** begin Source document **

In modern methods for the preparation of small molecules and polymers, the insertion of substrate carbon–carbon double bonds into metal–carbon bonds is a fundamental step of paramount importance. This issue is illustrated by Mizoroki–Heck coupling as the most prominent example in organic synthesis and also by catalytic insertion polymerization. For unsymmetric substrates H₂C = CHX the regioselectivity of insertion is decisive for the nature of the product formed. Electron-deficient olefins insert selectively in a 2,1-fashion for electronic reasons. A means for controlling this regioselectivity is lacking to date. In a combined experimental and theoretical study, we now report that, by destabilizing the transition state of 2,1-insertion via steric interactions, the regioselectivity of methyl acrylate insertion into palladium–methyl and phenyl bonds can be inverted entirely to yield the opposite “regioirregular” products in stoichiometric reactions. Insights from these experiments will aid the rational design of complexes which enable a catalytic and regioirregular Mizoroki–Heck reaction of electron-deficient olefins.

Whereas the palladium-catalyzed Mizoroki–Heck coupling is an established powerful strategy for the formation of carbon–carbon bonds from electron-deficient and electron-rich olefins (1–5), insertion (co)polymerization (6–8) of acceptor or donor substituted olefins has only been demonstrated since the mid-1990s, and only a few catalyst motifs are known to promote such polymerizations (9, 10), which are based on palladium. The regioselectivity of insertion follows the same pattern for both reactions. Electron-deficient olefins [e.g., methyl acrylate (MA)] selectively insert in a 2,1-fashion (6, 9–11), whereas electron-rich olefins (e.g., vinyl ethers) insert in a 1,2-fashion (3, 6, 12–14, †) (Fig. 1). Finally, apolar olefins (e.g., α-olefins) commonly afford mixtures of both insertion modes in palladium-catalyzed Mizoroki–Heck (15) and polymerization reactions (16), whereas closely related nickel-catalyzed polymerizations of α-olefins can proceed with high selectivity by 1,2-insertion (17)—e.g., under kinetically controlled low-temperature conditions when sterically demanding ligands coordinate to nickel (16, 18).

Fig. 1.

Insertion modes of olefins into metal–carbon bonds and release of organic products by β-hydride elimination.

** end Source document **

## Task
List every olefin that the olefin insertion text names as an example after "e.g." The records that come next are separate material with no connection to the text.

** begin Dataset content **

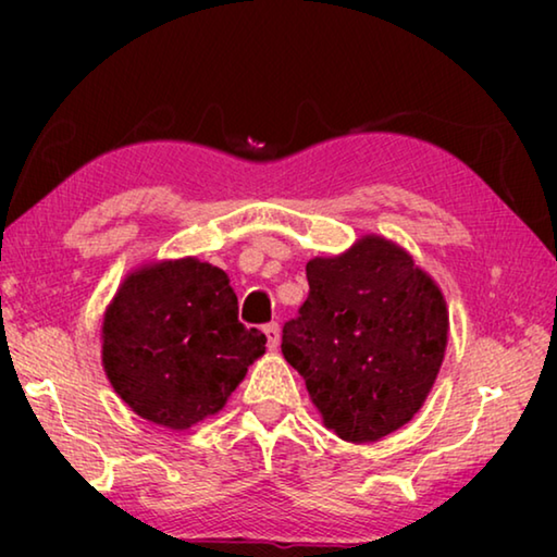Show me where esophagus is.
I'll use <instances>...</instances> for the list:
<instances>
[{
    "label": "esophagus",
    "instance_id": "obj_1",
    "mask_svg": "<svg viewBox=\"0 0 557 557\" xmlns=\"http://www.w3.org/2000/svg\"><path fill=\"white\" fill-rule=\"evenodd\" d=\"M265 334H268L270 346H280V324L277 322H270L265 326Z\"/></svg>",
    "mask_w": 557,
    "mask_h": 557
}]
</instances>
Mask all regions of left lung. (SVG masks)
Here are the masks:
<instances>
[{"instance_id":"8db88e82","label":"left lung","mask_w":557,"mask_h":557,"mask_svg":"<svg viewBox=\"0 0 557 557\" xmlns=\"http://www.w3.org/2000/svg\"><path fill=\"white\" fill-rule=\"evenodd\" d=\"M265 344L240 322L228 275L191 256L127 270L100 326L102 371L117 398L176 432L219 414Z\"/></svg>"}]
</instances>
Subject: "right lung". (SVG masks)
Segmentation results:
<instances>
[{
  "mask_svg": "<svg viewBox=\"0 0 557 557\" xmlns=\"http://www.w3.org/2000/svg\"><path fill=\"white\" fill-rule=\"evenodd\" d=\"M309 297L282 329V356L305 379L326 430L375 442L428 400L445 361L449 314L437 282L383 235L307 262Z\"/></svg>",
  "mask_w": 557,
  "mask_h": 557,
  "instance_id": "add662e5",
  "label": "right lung"
}]
</instances>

** end Dataset content **

## Completed task
methyl acrylate (MA), vinyl ethers, α-olefins